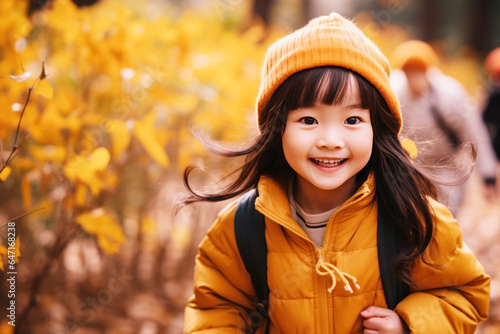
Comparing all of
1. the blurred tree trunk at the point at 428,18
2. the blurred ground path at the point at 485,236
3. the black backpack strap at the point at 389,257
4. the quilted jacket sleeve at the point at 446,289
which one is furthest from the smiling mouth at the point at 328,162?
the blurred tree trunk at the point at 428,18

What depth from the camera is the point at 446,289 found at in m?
* * *
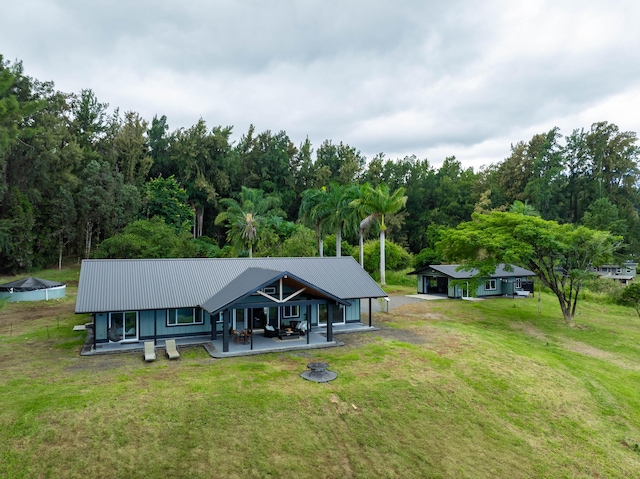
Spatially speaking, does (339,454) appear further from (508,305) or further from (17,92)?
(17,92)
--
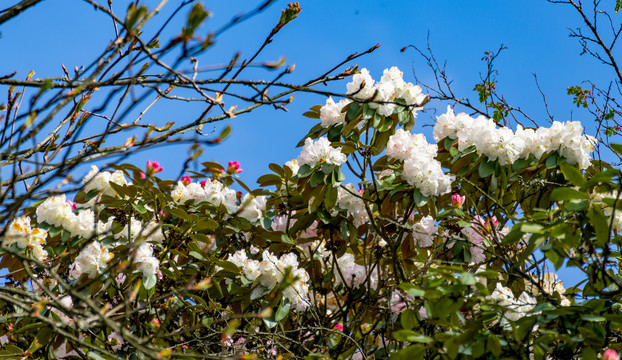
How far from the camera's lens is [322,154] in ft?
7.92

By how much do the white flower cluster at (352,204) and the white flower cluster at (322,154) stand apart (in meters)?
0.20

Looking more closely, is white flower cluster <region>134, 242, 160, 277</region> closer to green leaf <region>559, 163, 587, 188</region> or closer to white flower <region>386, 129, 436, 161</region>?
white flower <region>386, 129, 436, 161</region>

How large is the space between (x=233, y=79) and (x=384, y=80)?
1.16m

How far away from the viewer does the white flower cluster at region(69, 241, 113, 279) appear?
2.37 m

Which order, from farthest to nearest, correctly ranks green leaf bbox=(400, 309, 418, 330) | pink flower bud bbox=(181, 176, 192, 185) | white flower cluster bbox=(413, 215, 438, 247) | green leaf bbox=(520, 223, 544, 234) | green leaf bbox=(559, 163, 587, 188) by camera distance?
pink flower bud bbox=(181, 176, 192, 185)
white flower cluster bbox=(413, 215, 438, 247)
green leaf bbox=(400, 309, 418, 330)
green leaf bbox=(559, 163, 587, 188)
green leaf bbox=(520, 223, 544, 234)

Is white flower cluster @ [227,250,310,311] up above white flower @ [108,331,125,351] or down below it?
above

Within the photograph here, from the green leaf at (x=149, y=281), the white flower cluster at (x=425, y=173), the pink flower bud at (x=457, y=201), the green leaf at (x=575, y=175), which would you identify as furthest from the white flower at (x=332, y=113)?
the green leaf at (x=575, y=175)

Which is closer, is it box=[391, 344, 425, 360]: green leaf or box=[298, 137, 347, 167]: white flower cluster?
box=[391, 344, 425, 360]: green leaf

PROBLEM TO WORK ON: Report each line in the records above that contains the word "does".

EXERCISE RESULT:
Spatially speaking, does (339,454) appear further from (508,305) or further from (17,92)?
How far away from the viewer does the white flower cluster at region(69, 241, 113, 279) appear?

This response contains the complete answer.